▸ DOCUMENT TEXT
========
Office Girls (, literally "Working-Girl Forward"), is a 2011 Taiwanese drama starring Roy Chiu, Ko Chia-yen, James Wen, Tia Li, and Patrick Lee. It started filming in July 2011.

It was first broadcast in Taiwan on free-to-air channel Taiwan Television (TTV) every Sunday at 22:00 from 21 August 2011, and cable TV SET Metro every Saturday at 22:00 from 28 August 2011.

Synopsis
Shen Xing Ren (Ko Chia-yen) is a staff member in the Operations Department of Jing Shi Department Store.  At age 25, she has worked there for four years.  She is tasked with training and mentoring Qin Zi Qi (Roy Chiu), 28, a new entry-level member of the Sales Department.  Unbeknownst to her and almost everyone else there, Zi Qi is the son of Qin Mu Bai (Shen Meng Sheng/沈孟生), the Chairman of Jing Shi Department Store.  Zi Qi's father has challenged him to a test to prove he deserves to lead Jing Shi Department Store - Zi Qi will have to live on a lowly entry-level salary for one year, without the luxuries he is used to, and cannot reveal his true identity.

Xing Ren and Zi Qi clash immediately - she is frugal and hardworking, saving every cent to buy a house in Taipei for her and her mother.  He is careless and used to living large and spending big.  She is extremely loyal to Jing Shi Department Store and is content with her job.  He thinks the department store needs to clean house and get rid of corrupt senior management who are stuck in inefficient ways.
========
▸ ENTRIES SUPPLIED

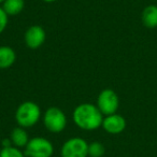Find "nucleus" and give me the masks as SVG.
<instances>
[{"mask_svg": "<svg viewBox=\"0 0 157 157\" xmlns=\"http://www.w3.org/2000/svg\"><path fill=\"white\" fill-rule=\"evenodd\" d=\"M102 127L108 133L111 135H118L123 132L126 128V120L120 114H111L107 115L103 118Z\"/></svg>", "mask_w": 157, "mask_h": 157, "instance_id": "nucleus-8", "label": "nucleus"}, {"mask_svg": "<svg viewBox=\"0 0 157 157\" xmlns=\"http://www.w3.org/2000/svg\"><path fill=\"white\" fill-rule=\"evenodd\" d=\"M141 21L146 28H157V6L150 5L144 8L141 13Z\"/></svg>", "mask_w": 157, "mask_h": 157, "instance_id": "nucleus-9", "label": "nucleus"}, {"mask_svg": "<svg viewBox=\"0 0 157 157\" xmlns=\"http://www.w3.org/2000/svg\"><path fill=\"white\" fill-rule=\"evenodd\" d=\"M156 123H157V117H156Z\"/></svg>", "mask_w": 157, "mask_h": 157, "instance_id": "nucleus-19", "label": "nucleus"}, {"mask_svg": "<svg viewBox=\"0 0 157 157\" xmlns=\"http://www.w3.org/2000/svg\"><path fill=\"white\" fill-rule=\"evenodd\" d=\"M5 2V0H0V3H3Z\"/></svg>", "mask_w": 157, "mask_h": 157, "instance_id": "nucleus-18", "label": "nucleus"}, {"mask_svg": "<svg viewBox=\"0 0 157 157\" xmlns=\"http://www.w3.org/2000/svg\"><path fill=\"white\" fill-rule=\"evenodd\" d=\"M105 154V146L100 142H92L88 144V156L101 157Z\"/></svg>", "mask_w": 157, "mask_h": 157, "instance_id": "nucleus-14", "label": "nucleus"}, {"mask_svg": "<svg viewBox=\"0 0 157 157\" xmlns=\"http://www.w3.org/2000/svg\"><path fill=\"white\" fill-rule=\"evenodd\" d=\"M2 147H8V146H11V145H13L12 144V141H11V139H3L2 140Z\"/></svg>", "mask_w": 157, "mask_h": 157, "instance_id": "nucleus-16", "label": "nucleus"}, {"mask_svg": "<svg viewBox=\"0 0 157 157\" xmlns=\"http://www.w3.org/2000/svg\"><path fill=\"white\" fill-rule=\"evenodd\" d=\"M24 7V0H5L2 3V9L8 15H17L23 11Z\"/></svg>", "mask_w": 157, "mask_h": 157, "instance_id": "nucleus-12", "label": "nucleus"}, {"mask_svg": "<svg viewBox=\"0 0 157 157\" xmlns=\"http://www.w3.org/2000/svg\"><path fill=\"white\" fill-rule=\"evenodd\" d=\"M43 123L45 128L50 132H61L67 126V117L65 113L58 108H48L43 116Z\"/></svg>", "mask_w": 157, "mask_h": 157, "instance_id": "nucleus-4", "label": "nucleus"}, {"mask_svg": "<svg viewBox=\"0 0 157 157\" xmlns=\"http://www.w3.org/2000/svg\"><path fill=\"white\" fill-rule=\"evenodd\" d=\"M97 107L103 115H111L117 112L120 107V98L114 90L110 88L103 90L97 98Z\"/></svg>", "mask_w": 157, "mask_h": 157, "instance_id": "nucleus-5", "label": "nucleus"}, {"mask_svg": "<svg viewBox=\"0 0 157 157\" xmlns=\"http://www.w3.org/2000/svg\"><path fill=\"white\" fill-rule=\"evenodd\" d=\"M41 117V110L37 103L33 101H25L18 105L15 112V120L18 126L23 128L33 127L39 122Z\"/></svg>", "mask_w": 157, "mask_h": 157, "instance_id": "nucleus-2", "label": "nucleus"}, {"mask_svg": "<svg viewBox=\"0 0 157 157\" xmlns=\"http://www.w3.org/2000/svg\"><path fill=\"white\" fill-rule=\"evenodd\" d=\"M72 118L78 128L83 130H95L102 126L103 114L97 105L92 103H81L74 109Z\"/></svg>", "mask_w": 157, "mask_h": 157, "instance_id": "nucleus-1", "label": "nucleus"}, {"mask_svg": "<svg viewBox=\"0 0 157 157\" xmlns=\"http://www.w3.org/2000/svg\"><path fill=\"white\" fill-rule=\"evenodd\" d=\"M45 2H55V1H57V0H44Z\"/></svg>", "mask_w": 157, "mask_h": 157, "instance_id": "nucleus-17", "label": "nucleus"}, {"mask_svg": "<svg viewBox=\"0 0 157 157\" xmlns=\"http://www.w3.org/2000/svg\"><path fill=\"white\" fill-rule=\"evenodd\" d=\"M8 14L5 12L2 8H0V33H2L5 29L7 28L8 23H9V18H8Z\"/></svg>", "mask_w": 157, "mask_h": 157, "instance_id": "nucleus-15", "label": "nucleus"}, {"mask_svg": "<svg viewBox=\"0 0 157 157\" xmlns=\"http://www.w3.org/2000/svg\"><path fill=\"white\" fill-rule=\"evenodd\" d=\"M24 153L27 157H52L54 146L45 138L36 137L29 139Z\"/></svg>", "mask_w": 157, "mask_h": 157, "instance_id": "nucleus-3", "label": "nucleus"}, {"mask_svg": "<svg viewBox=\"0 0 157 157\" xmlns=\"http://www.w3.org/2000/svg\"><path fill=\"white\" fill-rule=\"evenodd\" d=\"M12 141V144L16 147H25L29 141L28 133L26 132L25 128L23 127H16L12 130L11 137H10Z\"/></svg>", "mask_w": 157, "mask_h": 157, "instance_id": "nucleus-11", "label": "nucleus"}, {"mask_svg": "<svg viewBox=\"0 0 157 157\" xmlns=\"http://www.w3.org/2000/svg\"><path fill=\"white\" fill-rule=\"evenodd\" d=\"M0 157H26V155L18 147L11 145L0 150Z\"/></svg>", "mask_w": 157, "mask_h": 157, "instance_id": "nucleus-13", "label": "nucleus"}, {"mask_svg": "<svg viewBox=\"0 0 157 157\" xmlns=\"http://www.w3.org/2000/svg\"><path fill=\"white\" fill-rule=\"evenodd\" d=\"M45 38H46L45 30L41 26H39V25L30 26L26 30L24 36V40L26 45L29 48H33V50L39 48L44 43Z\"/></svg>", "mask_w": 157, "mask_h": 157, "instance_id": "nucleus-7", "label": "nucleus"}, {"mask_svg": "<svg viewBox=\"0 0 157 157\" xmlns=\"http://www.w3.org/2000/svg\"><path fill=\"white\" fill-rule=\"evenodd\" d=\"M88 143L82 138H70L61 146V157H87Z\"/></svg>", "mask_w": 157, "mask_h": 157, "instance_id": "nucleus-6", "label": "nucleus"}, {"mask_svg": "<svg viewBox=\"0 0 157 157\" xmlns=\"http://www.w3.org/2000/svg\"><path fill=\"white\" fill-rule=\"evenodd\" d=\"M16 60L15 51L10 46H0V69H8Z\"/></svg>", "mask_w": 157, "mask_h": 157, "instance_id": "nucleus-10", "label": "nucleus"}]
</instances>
========
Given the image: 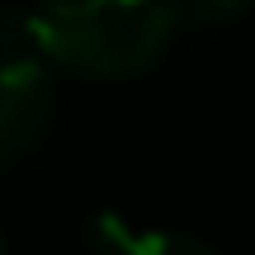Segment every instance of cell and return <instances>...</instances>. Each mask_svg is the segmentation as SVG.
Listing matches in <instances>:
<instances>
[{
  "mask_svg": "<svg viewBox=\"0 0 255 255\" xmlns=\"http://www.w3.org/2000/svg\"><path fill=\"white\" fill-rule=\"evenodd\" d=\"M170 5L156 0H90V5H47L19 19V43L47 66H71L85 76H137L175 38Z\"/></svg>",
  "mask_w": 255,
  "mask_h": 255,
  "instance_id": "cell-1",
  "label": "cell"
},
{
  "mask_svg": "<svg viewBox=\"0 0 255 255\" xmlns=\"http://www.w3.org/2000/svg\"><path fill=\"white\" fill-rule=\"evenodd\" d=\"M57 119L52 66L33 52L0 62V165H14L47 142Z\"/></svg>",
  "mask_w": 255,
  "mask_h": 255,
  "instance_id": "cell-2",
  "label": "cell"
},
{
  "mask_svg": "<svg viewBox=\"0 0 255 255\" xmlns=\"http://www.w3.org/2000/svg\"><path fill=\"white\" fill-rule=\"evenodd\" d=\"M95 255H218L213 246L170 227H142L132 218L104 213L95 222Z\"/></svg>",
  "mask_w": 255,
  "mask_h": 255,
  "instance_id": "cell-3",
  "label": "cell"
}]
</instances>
========
▸ WHAT THIS TASK INVOLVES
Please transcribe the whole Office Girls text word for word. The listing comes from a different source than the Office Girls text.

▸ THE RESPONSE
Office Girls (, literally "Working-Girl Forward"), is a 2011 Taiwanese drama starring Roy Chiu, Ko Chia-yen, James Wen, Tia Li, and Patrick Lee. It started filming in July 2011.

It was first broadcast in Taiwan on free-to-air channel Taiwan Television (TTV) every Sunday at 22:00 from 21 August 2011, and cable TV SET Metro every Saturday at 22:00 from 28 August 2011.

Synopsis
Shen Xing Ren (Ko Chia-yen) is a staff member in the Operations Department of Jing Shi Department Store.  At age 25, she has worked there for four years.  She is tasked with training and mentoring Qin Zi Qi (Roy Chiu), 28, a new entry-level member of the Sales Department.  Unbeknownst to her and almost everyone else there, Zi Qi is the son of Qin Mu Bai (Shen Meng Sheng/沈孟生), the Chairman of Jing Shi Department Store.  Zi Qi's father has challenged him to a test to prove he deserves to lead Jing Shi Department Store - Zi Qi will have to live on a lowly entry-level salary for one year, without the luxuries he is used to, and cannot reveal his true identity.

Xing Ren and Zi Qi clash immediately - she is frugal and hardworking, saving every cent to buy a house in Taipei for her and her mother.  He is careless and used to living large and spending big.  She is extremely loyal to Jing Shi Department Store and is content with her job.  He thinks the department store needs to clean house and get rid of corrupt senior management who are stuck in inefficient ways.